All of which is fine and easy to say, but without practical examples can come across as purely theoretical. Handily, there exists a useful example in what may seem to some an unlikely place – the north of Scotland in an area called Moray. In Moray there are four of Scotland’s oldest businesses – Johnstons of Elgin (a high end cashmere knitwear and mill company), Wm Grant & Sons (makers of the world’s most popular single malt whisky – Glenfiddich), Walkers Shortbread (bakers) and Baxters (soups and jams) – all of whom are family owned and have each been based in the area for more that a hundred years each. Their commitment to an area that is far removed from markets, difficult to get to and from and lacking in clearly obvious natural resources for the companies at hand is demonstrated over the many years combined they have been located there, as well as their contribution to local supply side firms – principally farming related, but also the service sector companies that help support and sustain the larger scale companies noted as well as the communities more generally. The cluster of longstanding family owned businesses with multinational presence in a peripheral area is an example of how family businesses contribute to entrepreneurial ecosystems and healthy economies in even the most remote areas.
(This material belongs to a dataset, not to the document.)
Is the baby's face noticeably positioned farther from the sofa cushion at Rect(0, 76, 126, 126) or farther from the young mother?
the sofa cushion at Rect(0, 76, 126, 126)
Here at the Hunter Centre we have a number of PhD students looking at the different facets of entrepreneurship including ecosystems and family business sponsorship of spin-out/of firms. Although the findings are yet to be finalized, initial research suggests that family businesses are adept at the sponsorship and development of new firms who become part of the larger ecosystem as both inputs to and actors within the system. Family businesses thus play both input and output roles in entrepreneurial ecosystems – on the input side they are often found in the background of entrepreneurs acting as mentors, supporters and providers of capital; on the output side they can be found often as the result of entrepreneurial endeavours which, with growth over time, involve other family members in their development and activities. Family businesses are rarely started out as such – they are typically single entrepreneurs looking to develop and grow a business who require help and thus turn to family members for support. In this sense, family businesses are often micro entrepreneurial ecosystems in their own right who go on to become an important function of the larger entrepreneurial ecosystem in a kind of virtuous circle.
Chua, J. H., Chrisman, J. J. and Sharma, P. (1999), “Defining the Family Business by Behavior”, Entrepreneurship Theory & Practice,, 23(4), pp. 19–39.
Family Firm Institute, http://www.ffi.org/?page=globaldatapoints
Isenberg.D. (2010). The Big Idea: How to Start an Entrepreneurial Revolution. Harvard Business Review, Vol.88 (6), pp 41-50, June 2010
Management of the Family Business: Harvard Business School Class Description, http://www.hbs.edu/coursecatalog/1655.html
Miller, D. & Le Breton-Miller, I. (2005). Managing for the Long Run: Lessons in Competitive Advantage from Great Family Businesses. Boston, MA: Harvard Business School Press.